Although the ME map tiles are great, I may not play with the physical map. I think the tiles are a great way to build a map, and the miniatures are great too. But the map cannot easily be stored, and certainly not once you have minis on it. I think I will probably digitize the map instead. It will be more convenient to play the battles physically and keep the campaign virtial.

Here is the digitized version of the map. I manually composed this in an image editor to match the physical map, which took a while. I have not captured every individual tile exactly right of course; the physical tiles are all different (well, except the lowland tiles which are virtually indistinguishable) but there are many equivalent tiles, so I have just put in a tile equivalent to the one from the physical map in many cases.




Introduction

Welcome to Mighty Campaigning. I am starting this new blog to track a solo wargaming campaign that I am embarking on. I hope to be able to tell an interesting story of fantasy empires clashing in a struggle for expansion, all of which is being wargamed — playing to find out what happens.

The plan is to have a world map with a campaign game going on at that level with different empires striving to expand and conquer; and when armies meet on that map, I will use a wargame system to play out the battle that results.

My purpose for the campaign is really to get back into wargaming and find out the pros and cons of some fantasy wargaming systems. I could do that by just playing individual games, but it makes things more interesting if there is a campaign going on around them to explain what is going on.

Campaign System: Mighty Empires

For the campaign system, I will be using my old copy of Mighty Empires (1990) (ME). I played this a lot when I was younger.

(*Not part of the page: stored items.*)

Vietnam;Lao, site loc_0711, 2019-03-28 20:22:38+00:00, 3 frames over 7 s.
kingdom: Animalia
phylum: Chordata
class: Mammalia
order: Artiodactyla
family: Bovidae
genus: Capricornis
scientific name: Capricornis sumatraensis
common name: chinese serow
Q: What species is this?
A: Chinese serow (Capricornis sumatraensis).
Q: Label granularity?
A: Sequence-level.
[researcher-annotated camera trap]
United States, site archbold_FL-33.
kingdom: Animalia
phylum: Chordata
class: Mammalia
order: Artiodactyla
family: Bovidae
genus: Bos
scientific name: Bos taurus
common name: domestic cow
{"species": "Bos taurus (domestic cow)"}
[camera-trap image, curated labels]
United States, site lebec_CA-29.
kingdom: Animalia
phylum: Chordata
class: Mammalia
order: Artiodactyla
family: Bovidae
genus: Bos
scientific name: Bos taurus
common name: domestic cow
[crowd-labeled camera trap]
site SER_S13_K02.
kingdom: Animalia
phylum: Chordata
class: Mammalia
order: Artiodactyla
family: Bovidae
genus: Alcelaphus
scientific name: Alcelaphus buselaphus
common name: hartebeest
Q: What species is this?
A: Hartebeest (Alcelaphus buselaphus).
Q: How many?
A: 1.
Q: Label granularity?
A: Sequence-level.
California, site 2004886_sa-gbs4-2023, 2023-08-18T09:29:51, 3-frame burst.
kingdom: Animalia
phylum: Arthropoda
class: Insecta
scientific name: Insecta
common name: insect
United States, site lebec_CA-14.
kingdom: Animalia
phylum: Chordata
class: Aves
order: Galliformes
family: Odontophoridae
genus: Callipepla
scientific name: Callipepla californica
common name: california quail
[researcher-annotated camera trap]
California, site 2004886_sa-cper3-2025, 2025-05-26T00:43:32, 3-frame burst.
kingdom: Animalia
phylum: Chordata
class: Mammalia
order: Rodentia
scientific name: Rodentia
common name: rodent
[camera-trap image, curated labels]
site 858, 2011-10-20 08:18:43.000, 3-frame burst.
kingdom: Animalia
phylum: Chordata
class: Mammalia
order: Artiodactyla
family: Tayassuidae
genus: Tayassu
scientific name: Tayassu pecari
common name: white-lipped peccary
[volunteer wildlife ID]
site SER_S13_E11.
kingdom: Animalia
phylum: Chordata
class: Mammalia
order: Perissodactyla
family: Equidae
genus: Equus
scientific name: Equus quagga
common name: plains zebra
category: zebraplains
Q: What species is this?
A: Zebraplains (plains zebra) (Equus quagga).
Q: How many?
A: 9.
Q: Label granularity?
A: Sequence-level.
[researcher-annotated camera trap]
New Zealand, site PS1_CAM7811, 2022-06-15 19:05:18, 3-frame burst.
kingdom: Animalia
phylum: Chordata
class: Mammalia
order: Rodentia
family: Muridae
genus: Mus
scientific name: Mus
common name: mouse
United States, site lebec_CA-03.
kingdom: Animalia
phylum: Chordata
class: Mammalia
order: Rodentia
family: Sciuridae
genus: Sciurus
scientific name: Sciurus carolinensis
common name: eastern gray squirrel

It was intended by Games Workshop as a campaign wraparound to Warhammer Fantasy Battle (WFB), but I have only used it once in that way. I never felt it worked well in that role, though:

  •  WFB is at such a different scale than ME — you care about individual heroes, small elite units, count individual casualties — that there always seems to be a strange contrast between marching armies around and then having battles decided largely by one guy on a wyvern against one guy on an eagle.
  • WFB takes ~4h for a game, and there can be 5+ battles in a single campaigning year in ME (and a full game is often 3-5 game years), so it makes the game very slow indeed.
  • The system intends that you select your WFB army at the same time as getting the army in ME. But then half of your army might die of starvation, assassination or magic before it ever gets to a battle; or it might just garrison some castle and not see a battle for years.
But I did think that ME would make a good campaign system on top of a different wargame system, so that is part of what I am trying out here. Of course I will have to translate between the army points values that ME uses (which are WFB compatible), and whatever battle system I use.

Battle System: ?

Answering this question is the reason for the campaign. I have been looking at getting back into miniature wargaming, and have been unsure what system to go for. I looked initially at getting back into WFB, but it is very expensive to play it properly, and I do not have the space to do 28mm massed battles at home.

I have been trying out Kings of War (playing with cm instead of inches for a smaller scale, as is common), DBA/HotT, and I want to try out Impetus next. So I may well flip between different systems as I go until I find settle on something.

Sieges and Assaults: Mighty Empires

I will probably not use a wargame system to resolve assaults in sieges, however. I have not looked at rules for sieges under any of these systems — most do not cover sieges at all. It can be hard in fantasy for defenders in a siege to get the real benefit of fortifications, since magic and flying troops can often negate it. So I will resolve assaults in Mighty Empires built in battle system for now.